The majority, though, upheld subsidies everywhere, arguing that is what Congress intended. 

 

Scalia in his dissent scolded his colleagues' handling of Affordable Care Act challenges, writing, “We should just start calling this law SCOTUScare,” referring to the several times the high court has ruled on controversial parts of ObamaCare. 

 

At one point, he panned the majority's reasoning as "pure applesauce." 

Scalia essentially made two major points: he accused the court of playing favorites by letting politics get in the way, and claimed the majority’s opinion contained “somersaults of statutory interpretation.”

 

The conservative justice attacked the logic behind the ruling as “interpretive jiggery-pokery” and said the result shows "words no longer have meaning." 

 

He wrote: “The Court forgets that ours is a government of laws and not of men.
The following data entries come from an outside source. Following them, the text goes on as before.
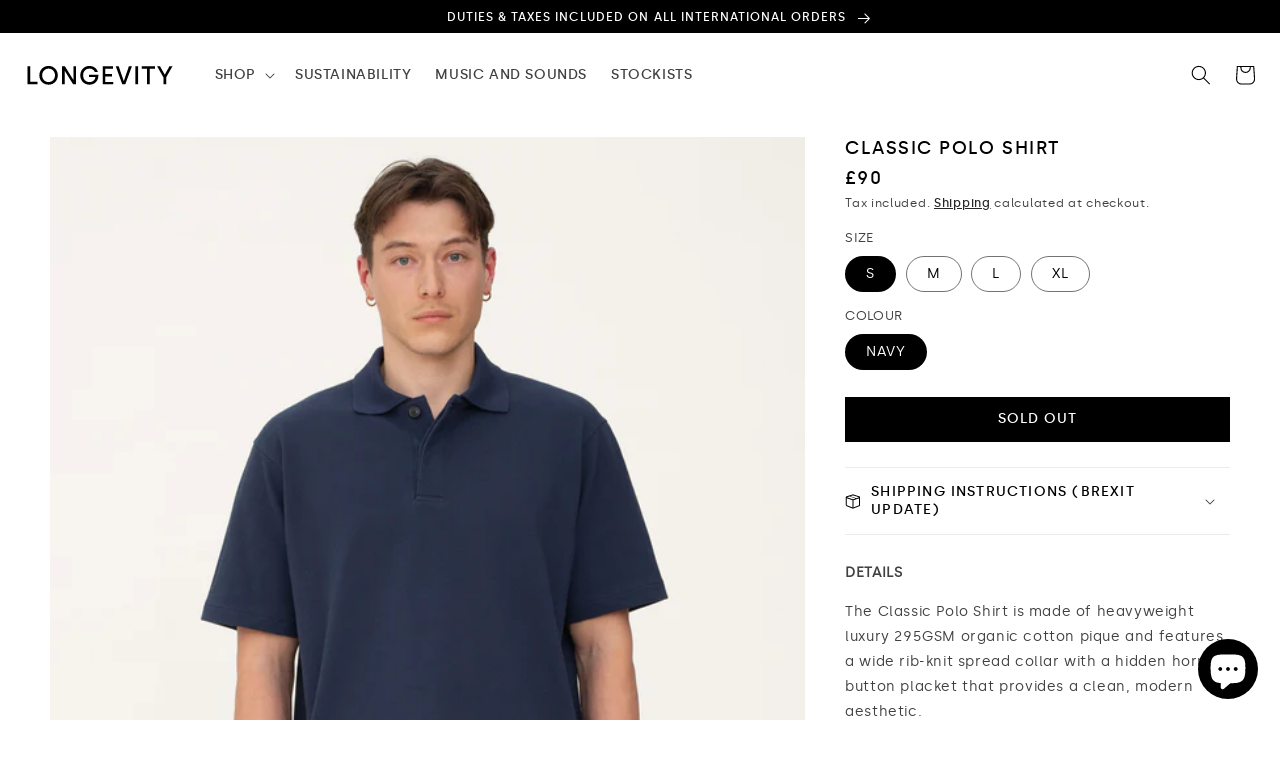

--- FILE ---
content_type: text/javascript
request_url: https://longevity-london.com/cdn/shop/t/26/assets/view-products-btn.js?v=91815419188779488981689528783
body_size: -693
content:
const viewAllProductsBtn = document.querySelectorAll('a.product-form__submit')[0];
viewAllProductsBtn ? viewAllProductsBtn.href = '/collections/all' : null;


const homePageBanner = document.querySelectorAll('.banner__content')[0];
if(homePageBanner) {
    homePageBanner.style.cursor = 'pointer';

    homePageBanner?.addEventListener('click', function(){
        window.location.href = '/collections/view-all';
    })
}
    



--- FILE ---
content_type: text/javascript
request_url: https://longevity-london.com/cdn/shop/t/26/assets/close-subscription-banner.js?v=26364540816778021171689528783
body_size: -550
content:
const closeBanner=document.querySelectorAll(".close-subscription-btn")[0];closeBanner?.addEventListener("click",function(){const banner=document.querySelectorAll(".subscribe-banner")[0];banner.style.display="none",localStorage.setItem("hideSubscribeBanner","hidden")}),document.addEventListener("DOMContentLoaded",function(){if(localStorage.getItem("hideSubscribeBanner")!=="hidden"){const banner=document.querySelectorAll(".subscribe-banner")[0];setTimeout(()=>{banner.style.display="block"},5e3),screen.width<400?(banner.style.maxWidth="400px",banner.style.setProperty("left","calc(51% - 199px)")):(banner.style.maxWidth="400px",banner.style.setProperty("left","calc(50% - 200px)"))}},!1);
//# sourceMappingURL=/cdn/shop/t/26/assets/close-subscription-banner.js.map?v=26364540816778021171689528783
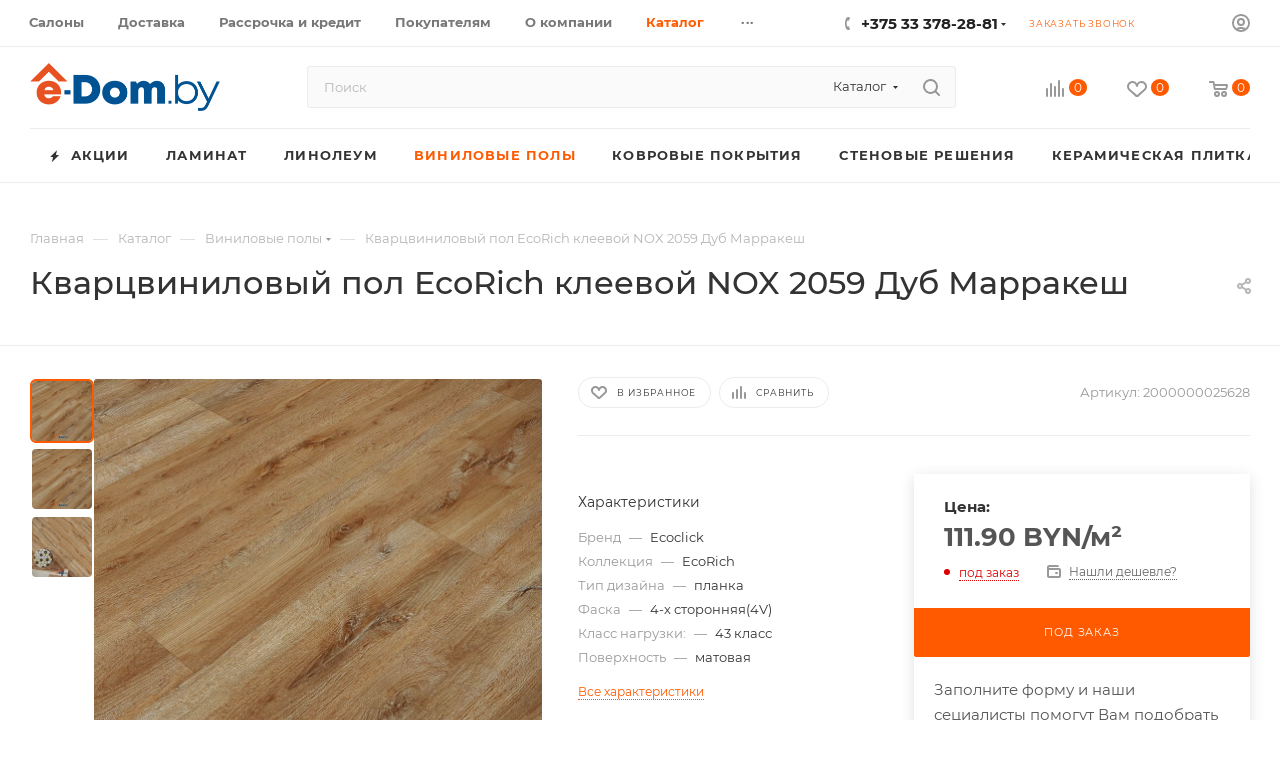

--- FILE ---
content_type: application/javascript; charset=UTF-8
request_url: https://e-dom.by/local/templates/aspro_max/js/observer.js
body_size: 1698
content:
if(
	typeof AMutationObserver === 'undefined' &&
	typeof MutationObserver === 'function'
){
	(function(w, d){
		"use strict";

		/* ES6 class definition */
		/*
		class AMutationObserver extends MutationObserver{
			constructor(callback){
				super(function(mutationsList, observer){
					if(
						AMutationObserver.ignore ||
						observer.paused
					){
						// ignore mutations without disconnect()
						//console.log('ignore observer callback', observer.id);
					}
					else{
						callback(mutationsList, observer);
					}
				});

				this.paused = true;
				this.id = Math.floor(Math.random() * Math.floor(1000));

				// define parent script
				try{
					eval('@');
				}
				catch(e){
					// define parent script
					if(typeof e.stack === 'string'){
						this.stack = e.stack.match(/[^\s]*:[\d]+:[\d]+[^\s]/g);
						this.stack.splice(0, 1);
						var script = this.stack[0];

						if(script.indexOf('yandex.ru/metrika') !== -1){
							this.id = 'ym';
						}
						else{
							script = script.replace(/^(.*[/])?(.*\.js)(.*)$/ig, '$2');
							this.id = script.replace(/(\.min)?\.js$/i, '');
						}
					}
				}
				finally{
					//console.log('new observer', this.id);
				}
			}

			observe(target, options){
				this.target = target;
				this.options = options;
				this.paused = false;
				if(typeof AMutationObserver.observers[this.id] === 'undefined'){
					AMutationObserver.observers[this.id] = this;
				}
				super.observe(target, options);
			}

			disconnect(){
				this.paused = true;
				super.disconnect();
			}

			takeRecords(){
				if(
					AMutationObserver.ignore ||
					this.paused
				){
					// ignore mutations without disconnect()
					//console.log('ignore observer takeRecords', this.id);
					return [];
				}
				else{
					return super.takeRecords();
				}
			}

			pause(){
				this.paused = true;
			}

			resume(){
				if(typeof this.options !== 'false'){
					this.paused = false;
				}
			}
		}
		*/

		/* ES5 class definition */
		var _AMutationObserver = /*#__PURE__*/function (_MutationObserver) {
			"use strict";

			_inheritsLoose(_AMutationObserver, _MutationObserver);

			function _AMutationObserver(callback) {
				var _this;

				_this = _MutationObserver.call(this, function (mutationsList, observer) {
					if (_AMutationObserver.ignore || observer.paused) {// ignore mutations without disconnect()
						//console.log('ignore observer callback', observer.id);
					}
					else {
						callback(mutationsList, observer);
					}
				}) || this;

				_this.paused = true;
				_this.id = Math.floor(Math.random() * Math.floor(1000));

				try {
					eval('@');
				}
				catch (e) {
					// define parent script
					if(typeof e.stack === 'string'){
						_this.stack = e.stack.match(/[^\s]*:[\d]+:[\d]+[^\s]/g);
						_this.stack.splice(0, 1);
						var script = _this.stack[0];

						if (script.indexOf('yandex.ru/metrika') !== -1) {
							_this.id = 'ym';
						}
						else {
							script = script.replace(/^(.*[/])?(.*\.js)(.*)$/ig, '$2');
							_this.id = script.replace(/(\.min)?\.js$/i, '');
						}
					}
				}
				finally {
					//console.log('new observer', _this.id);
				}

				return _this;
			}

			var _proto = _AMutationObserver.prototype;

			_proto.observe = function observe(target, options) {
				this.target = target;
				this.options = options;
				this.paused = false;

				if (typeof _AMutationObserver.observers[this.id] === 'undefined') {
					_AMutationObserver.observers[this.id] = this;
				}

				_MutationObserver.prototype.observe.call(this, target, options);
			};

			_proto.disconnect = function disconnect() {
				this.paused = true;

				_MutationObserver.prototype.disconnect.call(this);
			};

			_proto.takeRecords = function takeRecords() {
				if (_AMutationObserver.ignore || this.paused) {
					// ignore mutations without disconnect()
					//console.log('ignore observer takeRecords', this.id);
					return [];
				}
				else {
					return _MutationObserver.prototype.takeRecords.call(this);
				}
			};

			_proto.pause = function pause() {
				this.paused = true;
			};

			_proto.resume = function resume() {
				if (typeof this.options !== 'false') {
					this.paused = false;
				}
			};

			return _AMutationObserver;
		}( /*#__PURE__*/_wrapNativeSuper(MutationObserver));

		_AMutationObserver.ignore = false;
		_AMutationObserver.observers = [];
		_AMutationObserver.parent = MutationObserver;
		_AMutationObserver.toString = function(){
			return 'function MutationObserver() { [native code] }';
		}
		MutationObserver = _AMutationObserver;

		/* ES2015 Babel functions (loose) */
		function _inheritsLoose(subClass, superClass) { subClass.prototype = Object.create(superClass.prototype); subClass.prototype.constructor = subClass; subClass.__proto__ = superClass; }

		function _wrapNativeSuper(Class) { var _cache = typeof Map === "function" ? new Map() : undefined; _wrapNativeSuper = function _wrapNativeSuper(Class) { if (Class === null || !_isNativeFunction(Class)) return Class; if (typeof Class !== "function") { throw new TypeError("Super expression must either be null or a function"); } if (typeof _cache !== "undefined") { if (_cache.has(Class)) return _cache.get(Class); _cache.set(Class, Wrapper); } function Wrapper() { return _construct(Class, arguments, _getPrototypeOf(this).constructor); } Wrapper.prototype = Object.create(Class.prototype, { constructor: { value: Wrapper, enumerable: false, writable: true, configurable: true } }); return _setPrototypeOf(Wrapper, Class); }; return _wrapNativeSuper(Class); }

		function _construct(Parent, args, Class) { if (_isNativeReflectConstruct()) { _construct = Reflect.construct; } else { _construct = function _construct(Parent, args, Class) { var a = [null]; a.push.apply(a, args); var Constructor = Function.bind.apply(Parent, a); var instance = new Constructor(); if (Class) _setPrototypeOf(instance, Class.prototype); return instance; }; } return _construct.apply(null, arguments); }

		function _isNativeReflectConstruct() { if (typeof Reflect === "undefined" || !Reflect.construct) return false; if (Reflect.construct.sham) return false; if (typeof Proxy === "function") return true; try { Date.prototype.toString.call(Reflect.construct(Date, [], function () {})); return true; } catch (e) { return false; } }

		function _isNativeFunction(fn) { return Function.toString.call(fn).indexOf("[native code]") !== -1; }

		function _setPrototypeOf(o, p) { _setPrototypeOf = Object.setPrototypeOf || function _setPrototypeOf(o, p) { o.__proto__ = p; return o; }; return _setPrototypeOf(o, p); }

		function _getPrototypeOf(o) { _getPrototypeOf = Object.setPrototypeOf ? Object.getPrototypeOf : function _getPrototypeOf(o) { return o.__proto__ || Object.getPrototypeOf(o); }; return _getPrototypeOf(o); }
	})(window, document);
}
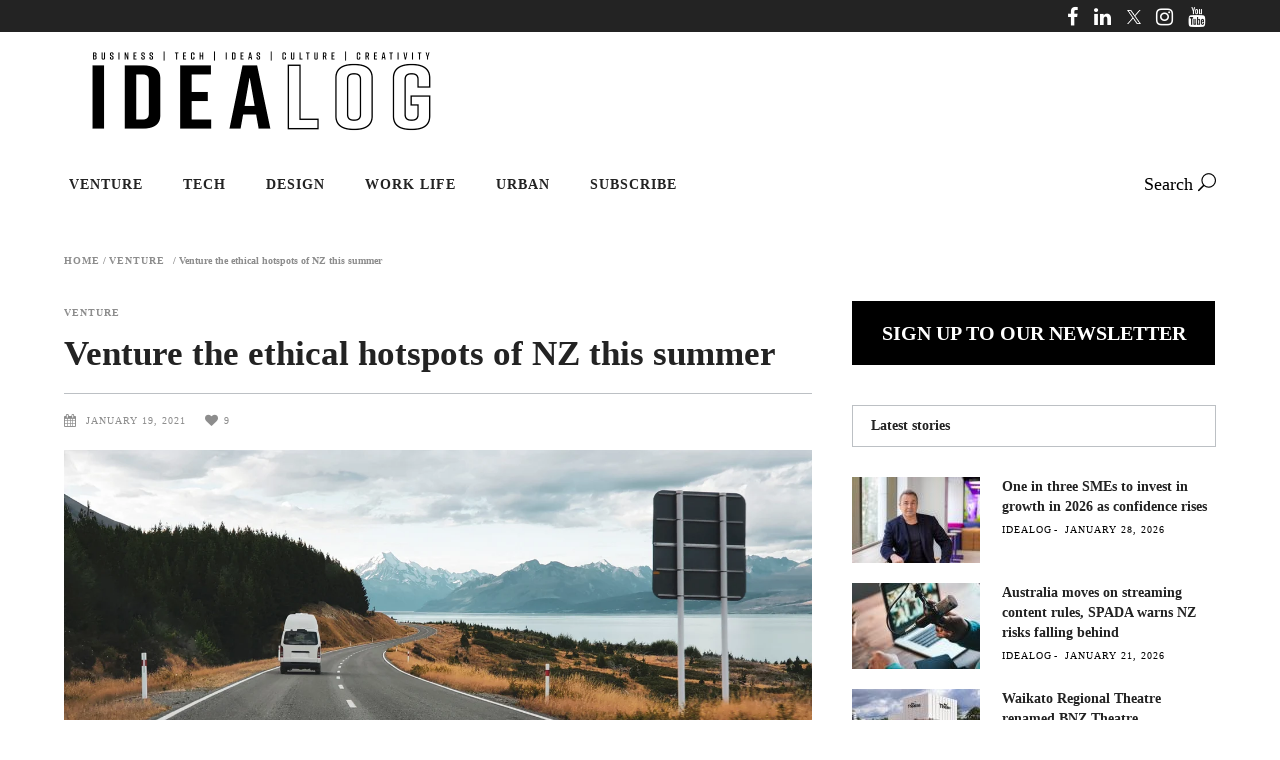

--- FILE ---
content_type: text/html; charset=utf-8
request_url: https://www.google.com/recaptcha/api2/aframe
body_size: 184
content:
<!DOCTYPE HTML><html><head><meta http-equiv="content-type" content="text/html; charset=UTF-8"></head><body><script nonce="7aVcZJkZooXb56e7EHbbXw">/** Anti-fraud and anti-abuse applications only. See google.com/recaptcha */ try{var clients={'sodar':'https://pagead2.googlesyndication.com/pagead/sodar?'};window.addEventListener("message",function(a){try{if(a.source===window.parent){var b=JSON.parse(a.data);var c=clients[b['id']];if(c){var d=document.createElement('img');d.src=c+b['params']+'&rc='+(localStorage.getItem("rc::a")?sessionStorage.getItem("rc::b"):"");window.document.body.appendChild(d);sessionStorage.setItem("rc::e",parseInt(sessionStorage.getItem("rc::e")||0)+1);localStorage.setItem("rc::h",'1769640326995');}}}catch(b){}});window.parent.postMessage("_grecaptcha_ready", "*");}catch(b){}</script></body></html>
That means we are governed by the terms of our laws, not by the unenacted will of our lawmakers.”

 

Drilling down to the language of the case itself, he wrote: “The court holds that when the Patient Protection and Affordable Care Act says ‘Exchange established by the State’ it means ‘Exchange established by the State or the Federal Government,’ That is of course quite absurd, and the court’s 21 pages of explanation make it no less so.”

 

He noted the other justices have stepped in twice now to block what he considered worthy challenges to the law, including the 2012 case challenging the individual mandate. Scalia suggested the court is now in a position of protecting the law, writing: "Under all the usual rules of interpretation, in short, the Government should lose this case. But normal rules of interpretation seem always to yield to the overriding principle of the present Court: The Affordable Care Act must be saved."

The Thursday decision was 6-3.

 

Chief Justice John Roberts delivered the majority opinion. He said that while the law’s wording was problematic, Congress’ intent was clear. 

 

"Congress passed the Affordable Care Act to improve health insurance markets, not to destroy them. If at all possible, we must interpret the Act in a way that is consistent with the former, and avoids the latter," he wrote. "Those credits are necessary for the Federal Exchanges to function like their State Exchange counterparts, and to avoid the type of calamitous result that Congress plainly meant to avoid."

 

Justices Anthony Kennedy, Ruth Bader Ginsburg, Sonia Sotomayor, Elena Kagan and Stephen Breyer ruled in favor of the subsidies.